§ Text block:
* * * * * * * * *

What Is Heart Failure?

Heart failure occurs when the heart, weakened by disease, fails to pump enough blood to meet the body's needs.

What is the difference between heart disease and heart failure?

In the early stages of heart disease, your dog’s body may make adjustments to allow him/her to cope with the disease. During this stage of the disease, your dog may show no visible signs of being unwell or the signs could be mistaken for normal aging.


In time, heart disease can lead to heart failure, which means that the heart has to work harder to do its job, and this can cause more damage to occur. You may also see or hear the term congestive heart failure. The word “congestive” indicates that heart failure is linked to increased fluid buildup, or congestion, in areas such as the lungs, liver, or abdominal cavity. If your dog has heart failure, you will likely notice your dog’s health getting worse.


But even if your dog is at risk, do not lose hope. In dogs with heart disease, the body will adapt to the condition, and it can take some time before heart failure develops. In some dogs, heart disease may not lead to heart failure. But it is important to understand your dog’s heart condition and watch for the signs of early heart failure.

How to think of heart failure

How the healthy heart works

= Oxygenated blood

= Deoxygenated blood

= The heart

= The body

= The lungs

The cardiovascular system can be thought of as a series of train tracks in which the tracks represent the blood vessels extending to and from the main train station, or heart.

* * * * * * * * *

§ Collected material:
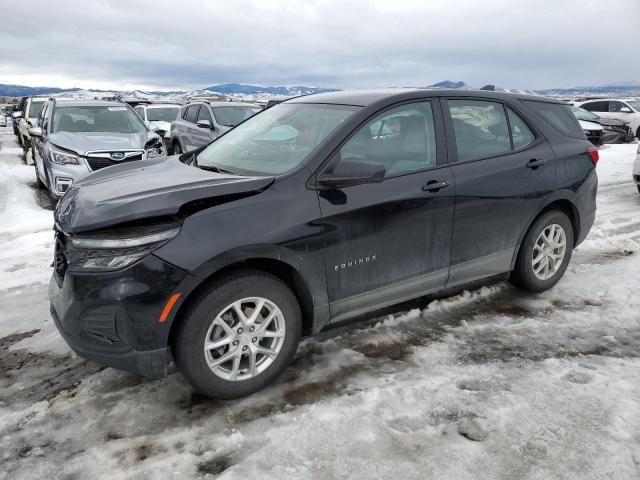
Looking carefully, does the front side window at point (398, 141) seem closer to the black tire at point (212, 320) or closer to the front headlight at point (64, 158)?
the black tire at point (212, 320)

* * * * * * * * *

§ Directions:
- A) In the heart failure text, what does the word "congestive" indicate?
- B) For each statement, say whether it agrees with the heart failure text, and quote the words that decide it: (i) Heart disease always leads to heart failure in dogs. (ii) In the early stages of heart disease, a dog may show no visible signs of being unwell. (iii) The text compares the heart to the main train station.

§ Outputs for the tasks:
- A) It indicates that heart failure is linked to increased fluid buildup, or congestion, in areas such as the lungs, liver, or abdominal cavity.

- B)
(i) No: "In some dogs, heart disease may not lead to heart failure."
(ii) Yes: "your dog may show no visible signs of being unwell"
(iii) Yes: "the tracks represent the blood vessels extending to and from the main train station, or heart."